### [Direction]
Scale the items from the start of the records through the line containing "525 centimetres", giving every line again with the requests included. Multiply each distance in the answers by 1.5 and round it to the same number of decimals it had, rounding halves up, and leave the numbers in the requests unchanged.

### [Data lines]
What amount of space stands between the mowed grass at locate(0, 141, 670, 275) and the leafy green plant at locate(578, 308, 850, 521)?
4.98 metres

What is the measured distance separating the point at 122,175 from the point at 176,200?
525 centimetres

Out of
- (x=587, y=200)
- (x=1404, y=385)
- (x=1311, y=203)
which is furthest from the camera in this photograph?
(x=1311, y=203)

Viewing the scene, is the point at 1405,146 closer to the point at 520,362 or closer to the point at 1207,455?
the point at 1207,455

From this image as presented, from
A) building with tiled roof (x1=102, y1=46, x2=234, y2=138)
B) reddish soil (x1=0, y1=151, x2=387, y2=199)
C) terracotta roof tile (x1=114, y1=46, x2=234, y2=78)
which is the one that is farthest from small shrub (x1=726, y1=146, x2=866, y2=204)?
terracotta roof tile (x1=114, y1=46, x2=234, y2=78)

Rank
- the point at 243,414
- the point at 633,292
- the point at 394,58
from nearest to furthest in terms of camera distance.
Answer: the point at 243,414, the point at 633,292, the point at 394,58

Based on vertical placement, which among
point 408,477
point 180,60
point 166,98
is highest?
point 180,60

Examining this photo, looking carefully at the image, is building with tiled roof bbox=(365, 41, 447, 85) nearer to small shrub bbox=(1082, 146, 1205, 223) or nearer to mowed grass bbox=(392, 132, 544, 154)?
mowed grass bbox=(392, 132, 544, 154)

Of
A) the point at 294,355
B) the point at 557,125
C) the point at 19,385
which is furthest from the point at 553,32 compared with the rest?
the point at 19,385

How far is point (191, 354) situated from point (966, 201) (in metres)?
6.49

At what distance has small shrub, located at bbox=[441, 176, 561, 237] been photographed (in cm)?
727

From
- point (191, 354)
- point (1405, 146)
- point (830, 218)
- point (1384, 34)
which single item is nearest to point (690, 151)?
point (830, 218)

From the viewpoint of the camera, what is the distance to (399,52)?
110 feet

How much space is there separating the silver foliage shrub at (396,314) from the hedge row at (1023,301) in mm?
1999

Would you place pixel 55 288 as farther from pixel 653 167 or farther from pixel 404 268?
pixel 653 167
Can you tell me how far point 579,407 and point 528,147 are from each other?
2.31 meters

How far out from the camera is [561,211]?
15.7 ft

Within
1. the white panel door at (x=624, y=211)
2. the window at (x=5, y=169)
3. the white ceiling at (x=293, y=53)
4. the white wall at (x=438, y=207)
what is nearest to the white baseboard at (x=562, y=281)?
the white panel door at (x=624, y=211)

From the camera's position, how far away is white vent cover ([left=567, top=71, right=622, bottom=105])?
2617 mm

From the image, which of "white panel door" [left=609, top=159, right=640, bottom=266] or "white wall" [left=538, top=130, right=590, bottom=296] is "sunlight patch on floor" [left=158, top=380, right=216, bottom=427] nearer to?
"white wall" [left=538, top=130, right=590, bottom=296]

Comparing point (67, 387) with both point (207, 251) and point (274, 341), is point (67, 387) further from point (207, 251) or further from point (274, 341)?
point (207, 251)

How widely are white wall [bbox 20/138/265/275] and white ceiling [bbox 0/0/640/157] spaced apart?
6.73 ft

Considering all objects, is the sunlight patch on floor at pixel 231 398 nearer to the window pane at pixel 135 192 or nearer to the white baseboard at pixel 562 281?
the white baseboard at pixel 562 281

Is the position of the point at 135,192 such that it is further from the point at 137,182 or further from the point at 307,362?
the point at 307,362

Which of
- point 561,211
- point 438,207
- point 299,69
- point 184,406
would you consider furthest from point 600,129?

### [Reply]
What amount of space stands between the mowed grass at locate(0, 141, 670, 275) and the leafy green plant at locate(578, 308, 850, 521)?
7.47 metres

What is the measured distance separating the point at 122,175 from the point at 176,200?
788 centimetres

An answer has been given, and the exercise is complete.